To understand the trends observed in Fig. 2(b) a simplified ray optics model was developed where any ray that encounters a metal surface twice is considered lost. Reflection losses at the metal surfaces and partial internal reflection at the top surface are taken into account. The corresponding predicted transmission results are included in Fig. 2(b) as dashed lines. For all three cases the ray optics model predicts a relatively sudden drop in the light trapping efficiency at θ = 44°. This can be understood by considering the critical angle of the cover layer. As the external angle of incidence is increased to positive angles (to the right side of the surface normal), the internal refracted angle increases correspondingly according to Snell’s law. This in turn increases the angle of the upward ray generated by the left half of the grid line (light blue ray Fig. 1(b)) while decreasing the angle of the upward ray generated by the right half of the line (dark blue ray in Fig. 1(b)). As the incident angle reaches θ = 44° the angle of the latter ray drops below the critical angle of the cover layer, causing a loss of TIR and precluding efficient light trapping. A very subtle additional efficiency drop is seen to start at θ = 72°, which corresponds to the angle at which the left ray impinges on a neighboring grid line, a loss process which we will call secondary shadowing. At a larger cover layer thickness (D=2.2 µm) the same internally reflected ray travels further before reaching the substrate, and consequently secondary shadowing occurs at a smaller angle of incidence of 38°. At D=4.4 µm, secondary shadowing is already present under normal incidence illumination, leading to the relatively low light trapping at small angles.
Comparing the numerical results with the ray optics results in Fig. 2(b) it is evident that the numerically predicted loss of light trapping occurs over a broader angular range than expected from ray optics. This is attributed to diffractive effects: the upward reflected light is generated by a relatively narrow grid line, which introduces significant angular spread in the reflected beam . A second key difference is the near-absence of any evidence of secondary shadowing in the numerical data, which is also attributed to diffractive effects. The angular spread of the reflected beams results in a distance dependent width of the reflected beam that increasingly exceeds the adjacent wire width at larger propagation distance. Consequently, only a small fraction of the internally reflected light interacts with an adjacent wire at any given angle of incidence.

Image and question entries:
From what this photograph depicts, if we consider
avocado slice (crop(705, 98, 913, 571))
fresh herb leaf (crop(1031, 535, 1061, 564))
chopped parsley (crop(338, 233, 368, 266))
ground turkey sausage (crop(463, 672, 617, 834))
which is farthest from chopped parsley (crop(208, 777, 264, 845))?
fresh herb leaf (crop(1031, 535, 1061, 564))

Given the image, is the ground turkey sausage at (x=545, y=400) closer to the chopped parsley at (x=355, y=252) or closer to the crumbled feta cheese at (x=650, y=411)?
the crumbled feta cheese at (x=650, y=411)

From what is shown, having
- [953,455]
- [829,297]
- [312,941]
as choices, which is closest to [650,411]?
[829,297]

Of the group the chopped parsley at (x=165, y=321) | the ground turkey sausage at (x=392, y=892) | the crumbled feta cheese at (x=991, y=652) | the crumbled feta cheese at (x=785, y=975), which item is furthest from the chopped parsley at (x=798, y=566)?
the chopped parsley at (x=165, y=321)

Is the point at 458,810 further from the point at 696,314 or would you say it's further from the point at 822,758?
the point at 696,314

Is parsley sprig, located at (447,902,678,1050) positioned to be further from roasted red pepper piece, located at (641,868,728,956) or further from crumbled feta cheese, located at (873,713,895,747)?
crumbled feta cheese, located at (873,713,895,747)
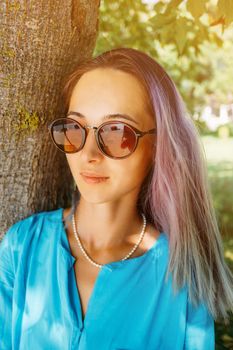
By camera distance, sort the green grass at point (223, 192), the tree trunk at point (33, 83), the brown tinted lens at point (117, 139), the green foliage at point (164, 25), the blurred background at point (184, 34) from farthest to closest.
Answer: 1. the green grass at point (223, 192)
2. the blurred background at point (184, 34)
3. the green foliage at point (164, 25)
4. the tree trunk at point (33, 83)
5. the brown tinted lens at point (117, 139)

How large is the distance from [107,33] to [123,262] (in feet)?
8.95

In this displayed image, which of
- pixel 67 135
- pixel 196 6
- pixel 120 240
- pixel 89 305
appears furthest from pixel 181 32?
pixel 89 305

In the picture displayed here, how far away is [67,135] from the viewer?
178cm

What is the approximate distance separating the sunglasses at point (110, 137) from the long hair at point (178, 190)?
0.15 meters

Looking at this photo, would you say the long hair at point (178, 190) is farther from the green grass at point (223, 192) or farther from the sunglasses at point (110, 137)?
the green grass at point (223, 192)

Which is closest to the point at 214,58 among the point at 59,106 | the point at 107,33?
the point at 107,33

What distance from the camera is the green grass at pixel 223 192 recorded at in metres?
2.89

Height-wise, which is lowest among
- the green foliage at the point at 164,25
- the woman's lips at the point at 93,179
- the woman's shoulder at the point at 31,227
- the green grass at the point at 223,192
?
the green grass at the point at 223,192

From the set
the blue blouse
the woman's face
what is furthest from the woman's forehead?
the blue blouse

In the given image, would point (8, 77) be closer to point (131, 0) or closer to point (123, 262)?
point (123, 262)

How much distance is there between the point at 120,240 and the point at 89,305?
349 mm

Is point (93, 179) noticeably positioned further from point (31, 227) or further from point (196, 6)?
point (196, 6)

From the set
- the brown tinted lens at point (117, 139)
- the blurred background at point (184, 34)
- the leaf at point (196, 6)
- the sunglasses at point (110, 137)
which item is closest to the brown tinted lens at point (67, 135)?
the sunglasses at point (110, 137)

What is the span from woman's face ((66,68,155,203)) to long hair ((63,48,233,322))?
46 mm
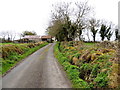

### What you have to do
Write what comes next in the passage on light trapping by metal grid lines under a cover layer, starting after its final sentence.

### Written response
Figure 3 shows numerically simulated TE (s-polarized) field distributions around silver light trapping electrodes under 600nm illumination, corresponding to key scenarios discussed above. The wave propagation direction is indicated by the arrows. Figure 3(a) shows the case of near-complete light trapping under normal incidence illumination. Note that while a shadow is present under the wire as evidenced by a lack of wavefronts, there is very little loss of transmission due to the fact that this missing light is recovered by TIR. Figure 3(b) demonstrates that at large external angle of incidence, part of the light incident on the metal grid line is reflected upward at relatively small internal angle. This is indirectly visible as the standing wave pattern above the right half of the grid lines. The reflected light travels upward at an angle below the critical angle, resulting in large transmission back into air, reducing the overall transmission (dark blue arrows). Figure 3(c) shows the field distribution for the same angle of incidence as in Fig. 3(b) but with a larger cover layer thickness of D=2.2 µm, which can introduce secondary shadowing due to an additional radiative loss pathway (light blue arrows).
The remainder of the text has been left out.